Critiques

Santé publique au Gabon : que vaut encore le système hospitalier en 2025 ?

Depuis le coup de force du 30 août 2023, qui a mis fin au régime Bongo après plus de 50 ans de règne dynastique, les nouvelles autorités gabonaises multiplient les déclarations d’intention : refondation de l’État, redressement des secteurs clés, audit des finances publiques… mais dans les hôpitaux, le quotidien du peuple, lui, n’a pas changé d’un iota. Et c’est même parfois pire.

Des « hôpitaux de référence » aux réalités de terrain : la grande illusion

Prenons l’exemple de l’Hôpital d’Instruction des Armées d’Akanda, présenté sous le régime précédent comme une vitrine de la médecine gabonaise. Aujourd’hui encore, l’appareil de radiologie tombe régulièrement en panne, les patients attendent des heures, parfois des jours, pour une simple consultation, et les urgences sont saturées par manque de personnel. On y croise des militaires blessés, des civils désespérés, et un personnel épuisé… le tout dans un bâtiment flambant neuf, mais vidé de sa substance.

À Libreville, au CHUL (Centre Hospitalier Universitaire de Libreville), les pannes de courant provoquent parfois l’arrêt des respirateurs ou la fermeture de blocs opératoires. En avril 2025, une femme enceinte est décédée après 14 heures d’attente faute d’anesthésiste disponible — un scandale médiatisé, mais vite étouffé.

En théorie, la CNAMGS (Caisse Nationale d’Assurance Maladie et de Garantie Sociale) devait permettre à tous les Gabonais, même les plus démunis, d’accéder aux soins. En pratique, les délais de traitement des dossiers dépassent parfois 8 mois, les remboursements n’arrivent jamais, et les hôpitaux eux-mêmes refusent souvent les carnets CNAMGS, faute de paiements de l’État. Résultat ? Ce sont les patients qui doivent avancer les frais ou être purement et simplement refusés.

Dans l’intérieur du pays, c’est encore plus catastrophique : à Makokou ou à Koulamoutou, certains centres de santé n’ont même plus de médicaments essentiels depuis janvier, selon un rapport confidentiel du ministère de la Santé. Et cela, alors que les militaires au pouvoir proclament à tour de bras leur volonté de « proximité » avec les populations rurales.

Ironie mordante : pendant que le peuple meurt dans des couloirs ou sur des brancards improvisés, les élites de la Transition continuent de se soigner à Rabat, à Paris ou à Istanbul, souvent aux frais de l’État. En mars dernier, le ministre d’un portefeuille social est parti discrètement en Turquie pour une simple opération de la vésicule biliaire, alors que les hôpitaux du pays n’ont même plus de produits anesthésiants de base.

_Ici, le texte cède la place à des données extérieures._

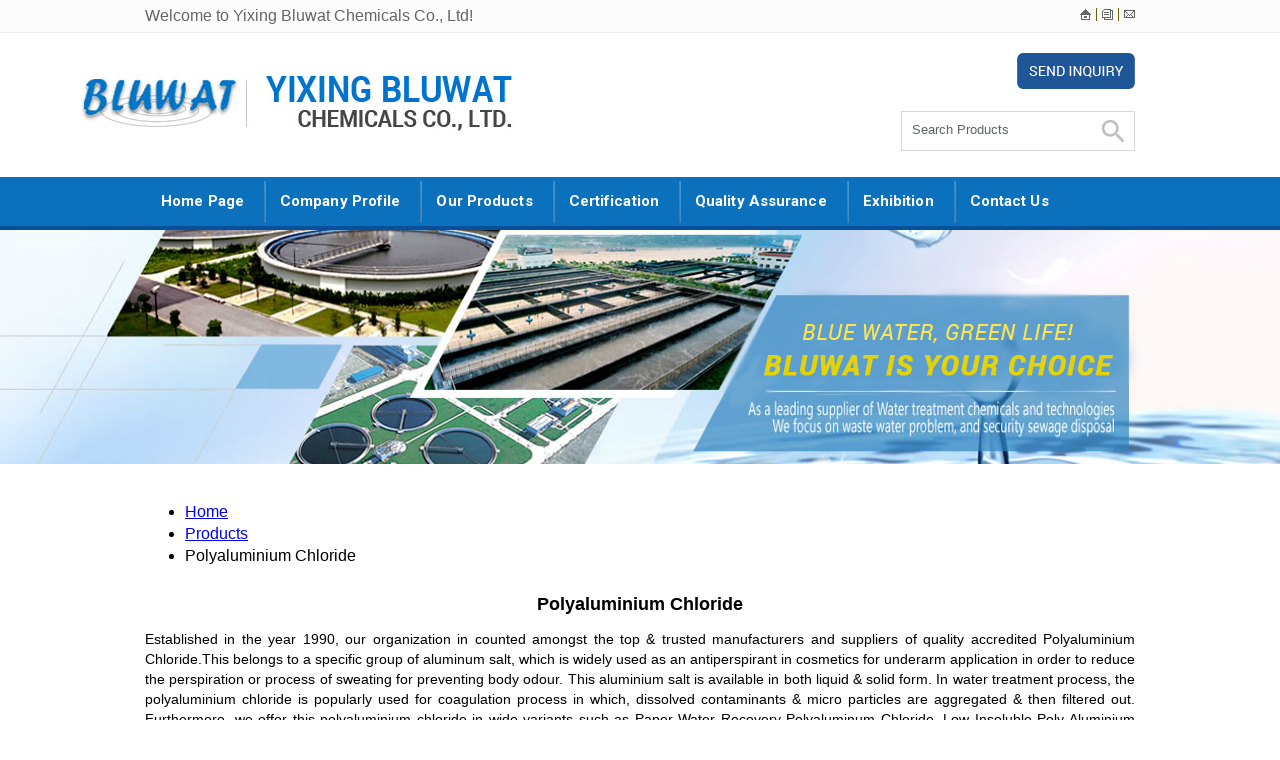

--- FILE ---
content_type: text/plain
request_url: https://www.google-analytics.com/j/collect?v=1&_v=j102&a=947127904&t=pageview&_s=1&dl=https%3A%2F%2Fwww.bluwatchina.com%2Fpolyaluminium-chloride.html&ul=en-us%40posix&dt=Polyaluminium%20Chloride%20Powder%2C%20PAC%20Powder%20Manufacturer%2CExporter&sr=1280x720&vp=1280x720&_u=IADAAEABAAAAACAAI~&jid=1947997599&gjid=331615167&cid=1076809486.1768850948&tid=UA-46944136-9&_gid=151316796.1768850950&_r=1&_slc=1&z=992247298
body_size: -835
content:
2,cG-HNMKE365FP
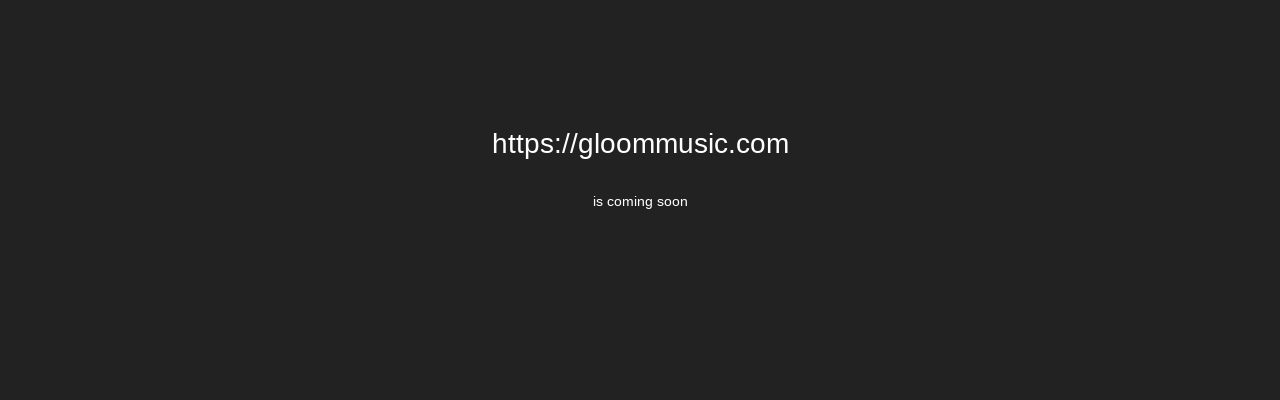

--- FILE ---
content_type: text/html; charset=UTF-8
request_url: http://gloommusic.com/product-category/clothing/women/
body_size: 574
content:
 <!DOCTYPE HTML PUBLIC "-//W3C//DTD HTML 4.01 Transitional//EN" "http://www.w3.org/TR/html4/loose.dtd">
<html xmlns="http://www.w3.org/1999/xhtml">
    <head>
        <meta http-equiv="Content-Type" content="text/html; charset=UTF-8" />
        <title>
            Gloom Music - Label is coming soon        </title>
        <style type="text/css">
            
            .headerText {
                width: 550px;
                margin-top: 10%;
                margin-right: auto;
                margin-left: auto;
                font-size: 28px;
                font-weight: normal;
                display: block;
                text-align: center;
            }
            
            .bodyText {
                width: 550px;
                margin-top: 15px;
                margin-right: auto;
                margin-left: auto;
                font-size: 14px;
                font-weight: normal;
                display: block;
                text-align: center;
            }
            
            body {
                margin-left: 0px;
                margin-top: 0px;
                margin-right: 0px;
                margin-bottom: 0px;
                background-color: #222222;
                color: #FFF;
                font-family: Arial, Helvetica, sans-serif;
            }
        </style>
    </head>
    <body>
        <span class="headerText">
            https://gloommusic.com        </span>
        <br/>
        <span class="bodyText">
            is coming soon        </span>
    </body>
</html>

Alors où est la rupture ? Où est la refondation promise ? Jusqu’à présent, rien de concret n’a changé dans les hôpitaux publics. Le personnel médical, mal payé, attend toujours la revalorisation de ses primes. Les plateaux techniques sont délabrés. Et les patients… crèvent. En silence.

Depuis début 2024, plusieurs audits ont révélé des détournements massifs dans les achats de matériel médical. Des commandes fictives, des sur-facturations, des hôpitaux « équipés » sur papier. Un cas emblématique : l’Hôpital Départemental de Ndendé, censé avoir reçu des lits, des générateurs et du matériel de chirurgie — tout a disparu dans la nature, selon un rapport transmis à la Cour des comptes. Aucune arrestation à ce jour.

Et malgré tout cela, les médecins, les sages-femmes, les infirmiers continuent de travailler. Certains dorment dans les hôpitaux faute de transport. D’autres, faute de gants, utilisent des sacs plastiques pour faire des accouchements. On leur promet des augmentations. On leur parle de « patriotisme médical ». Mais qui soigne le soignant quand lui-même est malade ? En mai 2025, un jeune chirurgien de l’hôpital de Mouila est mort d’une infection faute de traitement rapide.


Conclusion : il ne suffit pas de chasser un régime, il faut aussi reconstruire l’État

Le système hospitalier gabonais ne vaut aujourd’hui ni la confiance du peuple, ni la fierté d’un pays, malgré les discours martiaux et les cérémonies d’inauguration. Il est en ruines, gangrené, abandonné. Et tant que les nouvelles autorités n’auront pas rompu avec les anciennes pratiques, pas dans les mots mais dans les actes — sanction, transparence, investissement massif, suivi, gestion rigoureuse — alors l’hôpital restera ce qu’il est aujourd’hui : le miroir tragique de l’échec d’un État à protéger sa population la plus vulnérable.

Changer le Gabon, c’est commencer par sauver les hôpitaux. Car là où l’on meurt faute de soin, aucun avenir n’est possible.